[Short descriptive text snippets]
<<<<
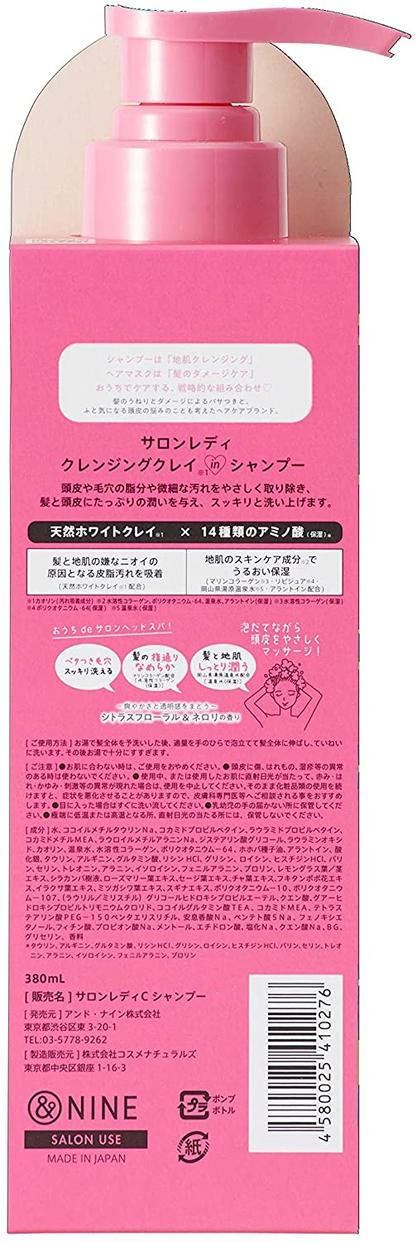 SALON LADY(サロンレディ) クレンジングクレイシャンプーの商品画像7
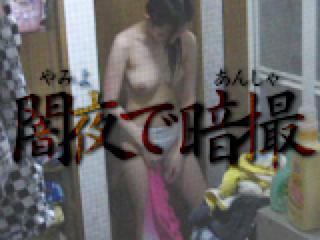 セックス 盗撮:シャドウさんの「闇夜で暗撮」:まんこ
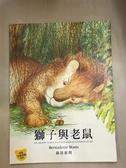 (二手書)獅子與老鼠 = The lion and the mouse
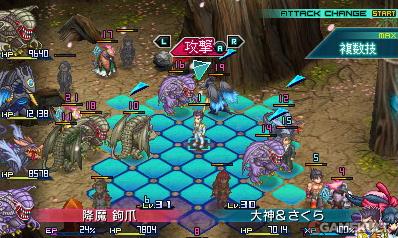 Les déplacements sur la map se font au tour par tour, comme dans un Tactical RPG classique.
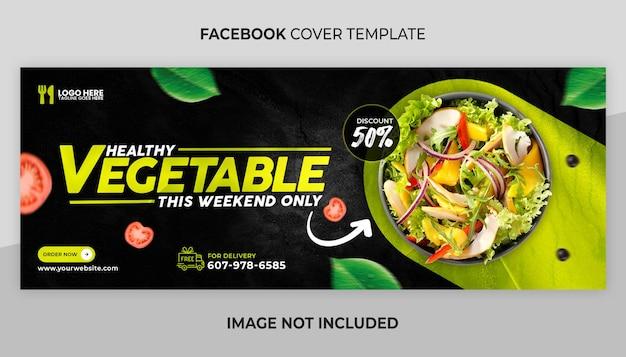 야채 음식 페이스북 표지 템플릿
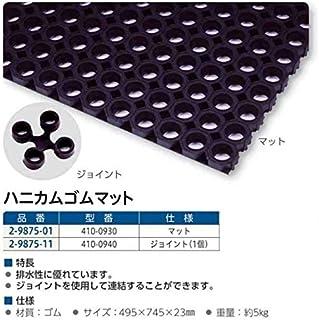 ミヅシマ工業 ハニカムゴムマット /2-9875-01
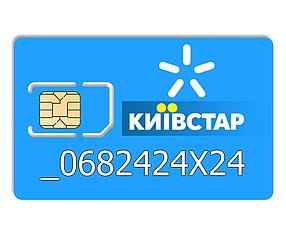 Красивий номер Київстар 0682424X24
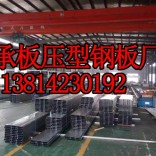 宁德YX50-200-600楼承板压型钢板厂家价格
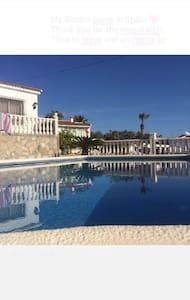 Sweetest Pearl with pool & garden - Ciudad Quesada - Talo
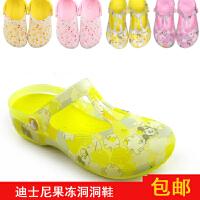 儿童花园女童果冻凉鞋防滑拖鞋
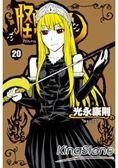 怪物王女20.(完)
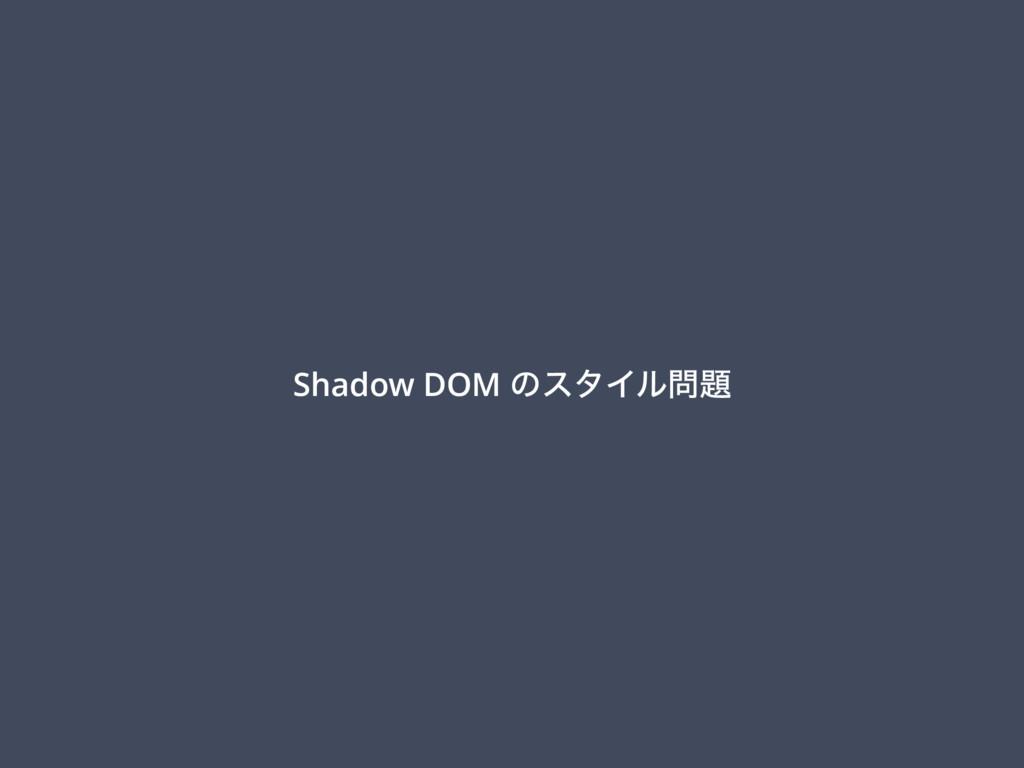 Shadow DOM ͷελΠϧ
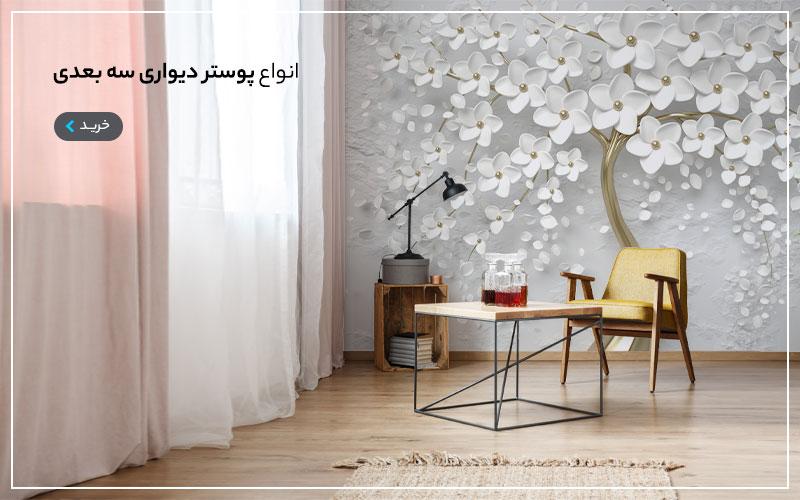 انواع پوستر دیواری سه بعدی بومرنگ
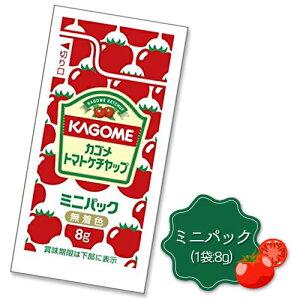 カゴメ トマトケチャップ ミニパック 8g×60袋 ポイント消化 送料無料 お試し バラ売り お弁当 個包装 KAGOME ケチャップ ピクニック 遠足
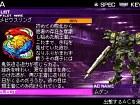 Armored Core 3 Silent Line Portable - Pantalla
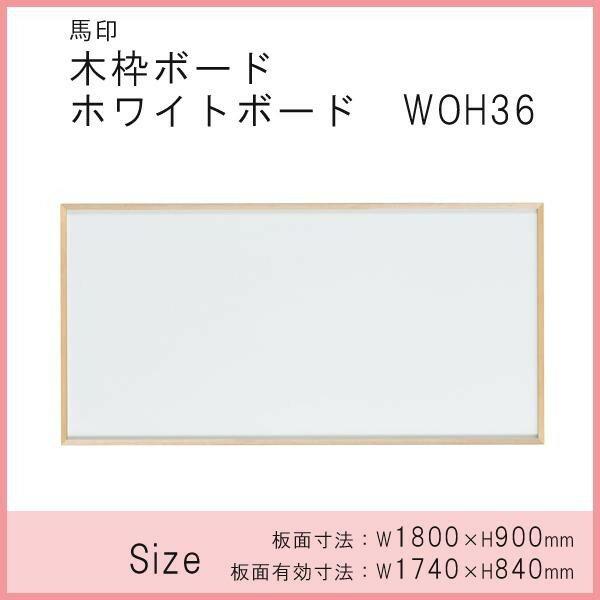 【直送品】【代引き不可】馬印 木枠ボード ホワイトボード 1800×900mm WOH36ご注文後9~12営業日後の出荷となります
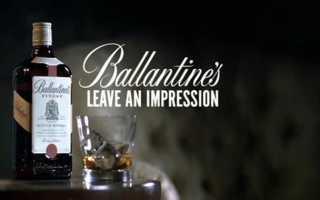 Виски Ballantine – s (Баллантайнс) и его особенности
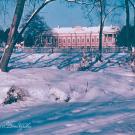 Усадьба Отрада, дворец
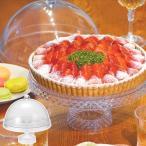 ケーキスタンド ケーキドーム プラスチック ふた付 ( リッチ 透明 2段 デザートスタンド フードスタンド )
>>>>
Transcribe each entry exactly; images stay out.

Written response:
 SALON LADY(サロンレディ) クレンジングクレイシャンプーの商品画像7
 セックス 盗撮:シャドウさんの「闇夜で暗撮」:まんこ
 (二手書)獅子與老鼠 = The lion and the mouse
 Les déplacements sur la map se font au tour par tour, comme dans un Tactical RPG classique.
 야채 음식 페이스북 표지 템플릿
 ミヅシマ工業 ハニカムゴムマット /2-9875-01
 Красивий номер Київстар 0682424X24
 宁德YX50-200-600楼承板压型钢板厂家价格
 Sweetest Pearl with pool & garden - Ciudad Quesada - Talo
 儿童花园女童果冻凉鞋防滑拖鞋
 怪物王女20.(完)
 Shadow DOM ͷελΠϧ
 انواع پوستر دیواری سه بعدی بومرنگ
 カゴメ トマトケチャップ ミニパック 8g×60袋 ポイント消化 送料無料 お試し バラ売り お弁当 個包装 KAGOME ケチャップ ピクニック 遠足
 Armored Core 3 Silent Line Portable - Pantalla
 【直送品】【代引き不可】馬印 木枠ボード ホワイトボード 1800×900mm WOH36ご注文後9~12営業日後の出荷となります
 Виски Ballantine – s (Баллантайнс) и его особенности
 Усадьба Отрада, дворец
 ケーキスタンド ケーキドーム プラスチック ふた付 ( リッチ 透明 2段 デザートスタンド フードスタンド )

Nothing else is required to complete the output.